Надя в одно мгновение оказалась передо мной и замахнулась. От неожиданности я зажмурилась, а открыла глаза, услышав глухой удар. Кулак физручки впечатался в зеркало позади меня, и гладкая поверхность тут же покрылась сеткой трещин.
Я никогда не считала себя робкой или нерешительной, чтобы запугать меня, нужно еще здорово постараться, однако в тот момент абсурдность происходящего парализовала.
Надя вытерла выступившую на костяшках пальцев кровь о мою светлую футболку, затем так близко наклонилась ко мне, что я почувствовала на щеке ее дыхание.
– Это ты во всем виновата, тупая малолетняя шлюшка. Ты сама. Помни об этом всегда!
К счастью, в коридоре послышались голоса, и, резко распахнув дверь, она выскочила из туалета.
Мне представлялось, что все именно так и было, но теперь, когда стало известно о Надиной смерти, такой страшной и необъяснимой, ее обвинения в мой адрес стали звучать еще тревожнее.
«Что ты думаешь насчет сна про Надю?» – написала я Лизе, чувствуя, что больше не могу прокручивать все эти воспоминания.
«Не сомневалась, что ты запаришься», – ответила она.
«Но согласись, это странно. Сначала она постоянно снится, а потом оказывается мертвой».
«Это совпадение. Надя на всех тогда кидалась. Может, на улице сорвалась на случайного прохожего, а он оказался ненормальным, разозлился и прибил».
«Не помнишь точно, что та гадалка с рынка говорила?»
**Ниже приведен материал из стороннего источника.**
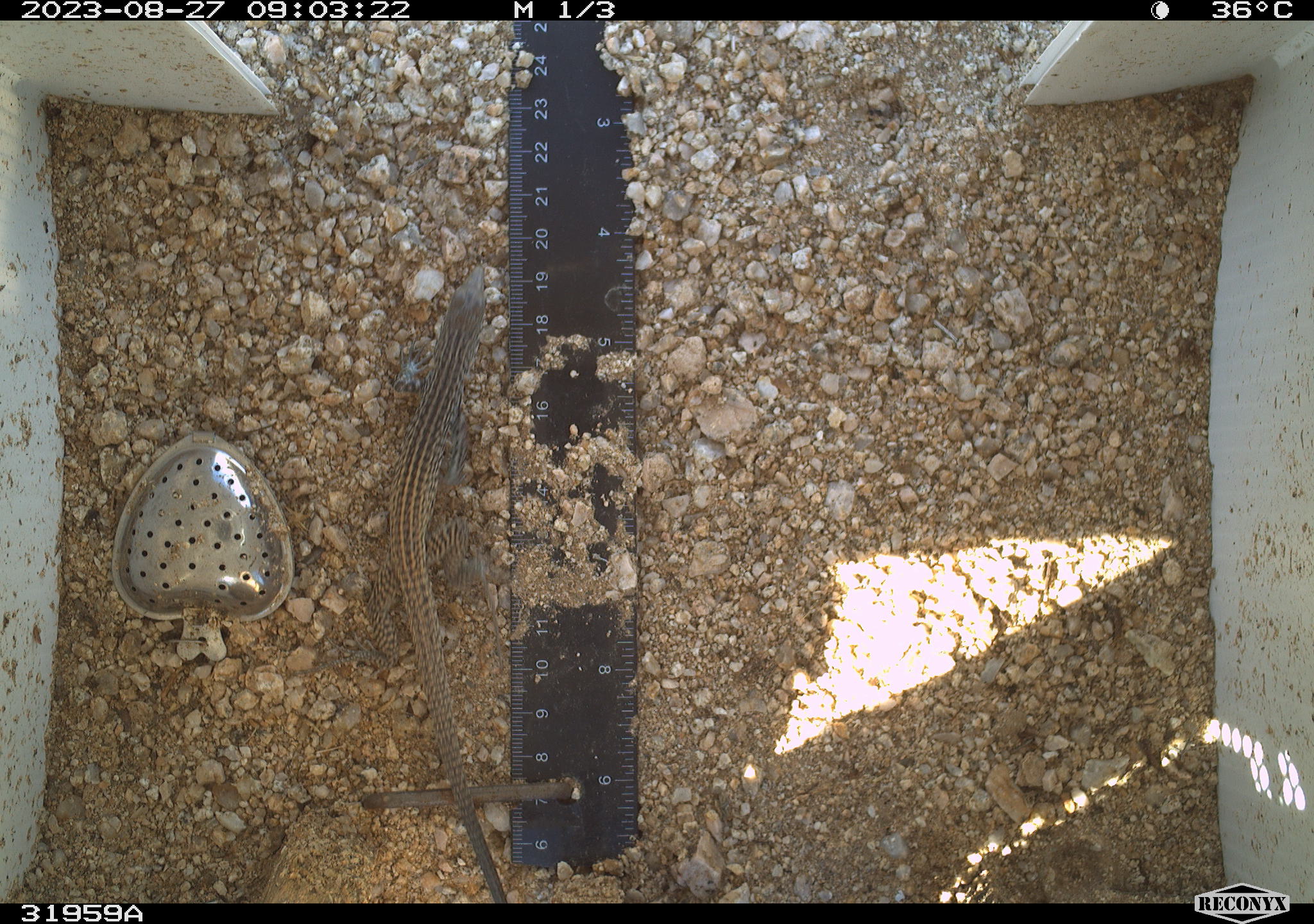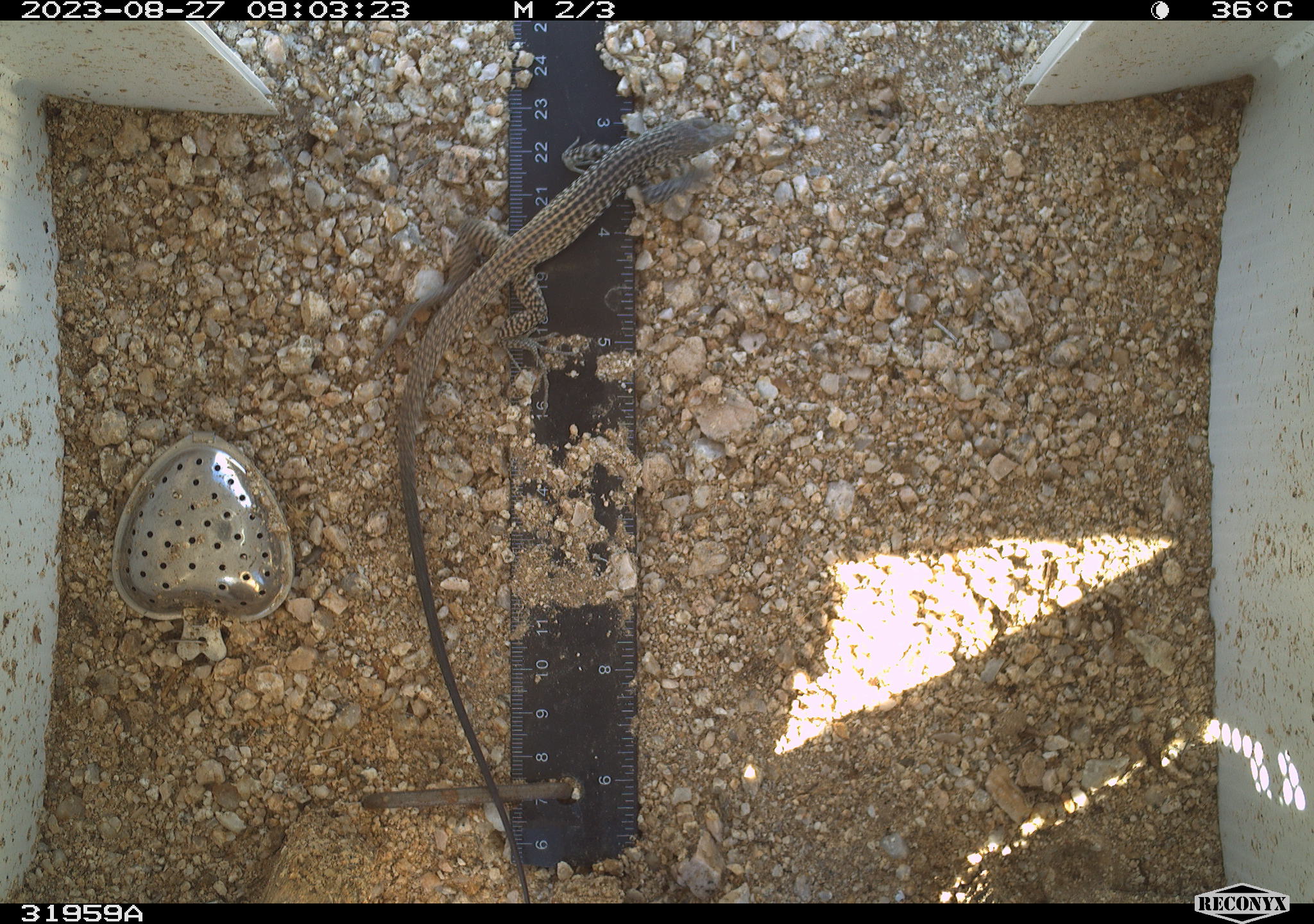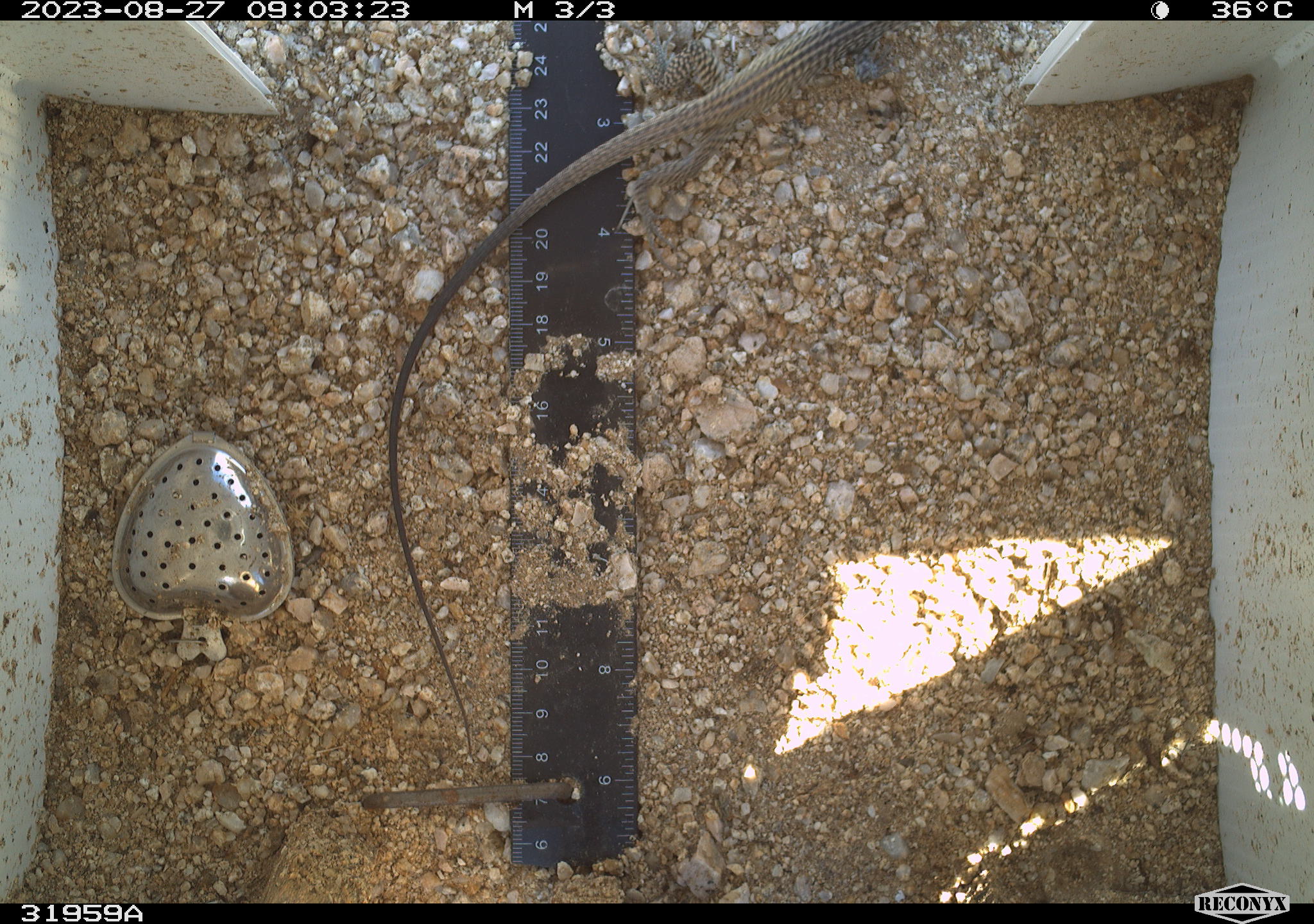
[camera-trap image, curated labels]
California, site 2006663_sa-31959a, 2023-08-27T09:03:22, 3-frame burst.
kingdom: Animalia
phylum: Chordata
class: Reptilia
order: Squamata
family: Teiidae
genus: Aspidoscelis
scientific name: Aspidoscelis tigris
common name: western whiptail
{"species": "western whiptail (Aspidoscelis tigris)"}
«Что ты должна ее отпустить, а она отпустит тебя».
«А вдруг Надя пытается мне что-то сказать?»
«Например?»
«Например, кто ее на самом деле убил».
«И поэтому обвиняет тебя? Микки, в это сложно поверить. Не рассказывай лучше про это никому. И вообще не вспоминай! Все, что с нами происходит, живет в наших головах».
Глава 4
Несколько дней мы старательно обходили любые разговоры о Наде. Тогда как все остальные в школе обсуждали только ее. Это были самые страшные фантазии, на какие способны лишь дети. От кровавых подробностей расчлененки и свирепствующего маньяка до мистической жути о бродящем по ночным коридорам призраке в спортивном костюме и со свистком на груди. Надю убили весной. Вот уже пять месяцев, как она покоилась почти под окнами школы, но страшно всем стало сейчас.
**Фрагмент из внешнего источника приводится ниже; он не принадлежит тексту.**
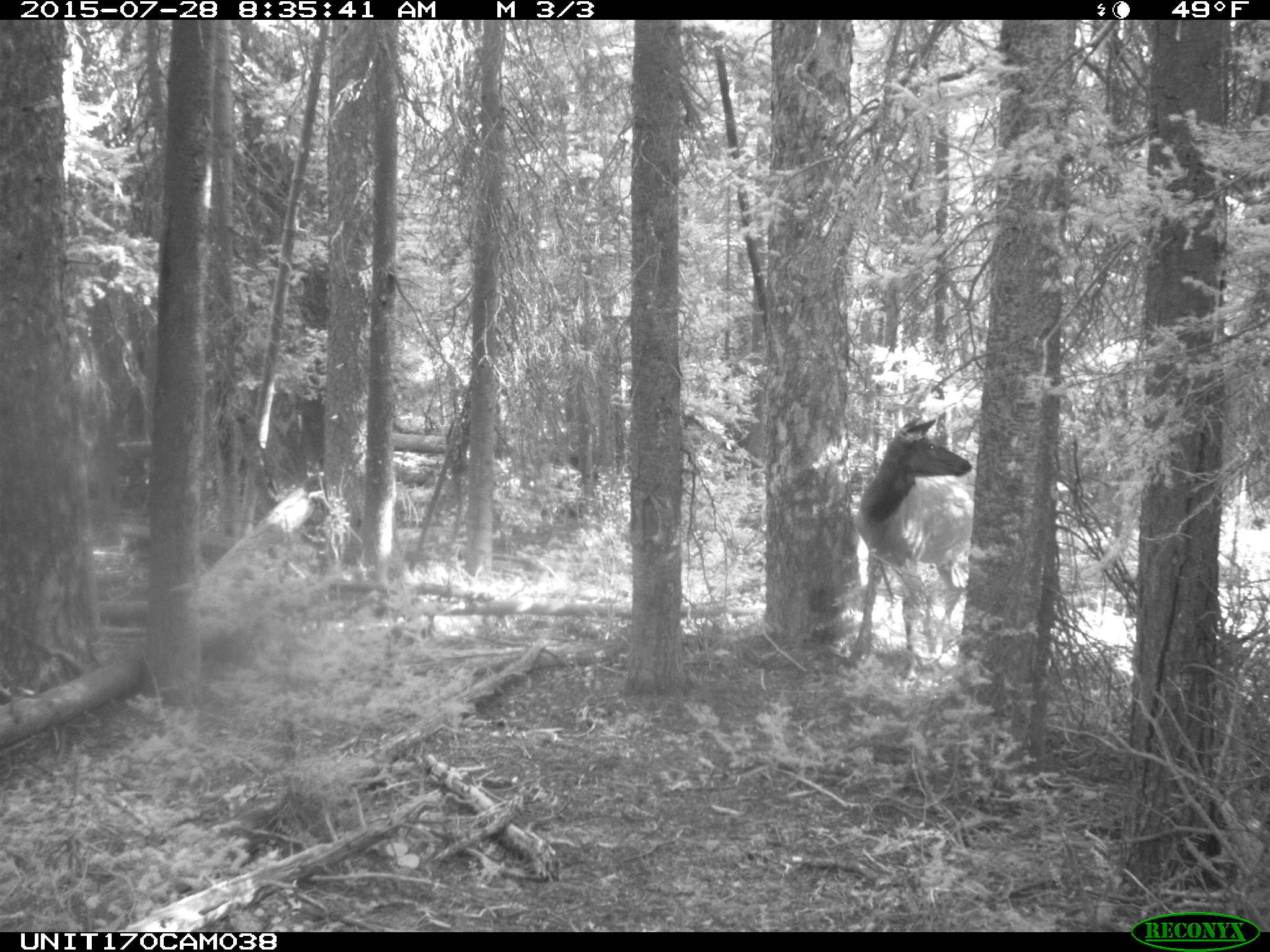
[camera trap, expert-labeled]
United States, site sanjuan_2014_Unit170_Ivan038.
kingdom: Animalia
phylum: Chordata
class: Mammalia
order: Artiodactyla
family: Cervidae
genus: Cervus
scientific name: Cervus elaphus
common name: red deer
Директриса позвонила на перемене после четвертого урока:
– Машенька, милая, что у тебя?
– Биология.
– Не могла бы ты забежать ко мне домой?
Время от времени Тамара Андреевна поручала мне что-нибудь сделать. Чаще всего, особенно если она болела, принести из школы бумаги на подпись или, наоборот, забрать их и отнести в школу. Иногда могла отправить в аптеку, на почту или в магазин, а в последний раз, в начале сентября, попросила научить ее пользоваться «Телеграмом». Я познакомилась с Тамарой Андреевной, когда она еще не работала в нашей школе, а преподавала математику в соседней, там же, где раньше работала моя Яга, и они дружили.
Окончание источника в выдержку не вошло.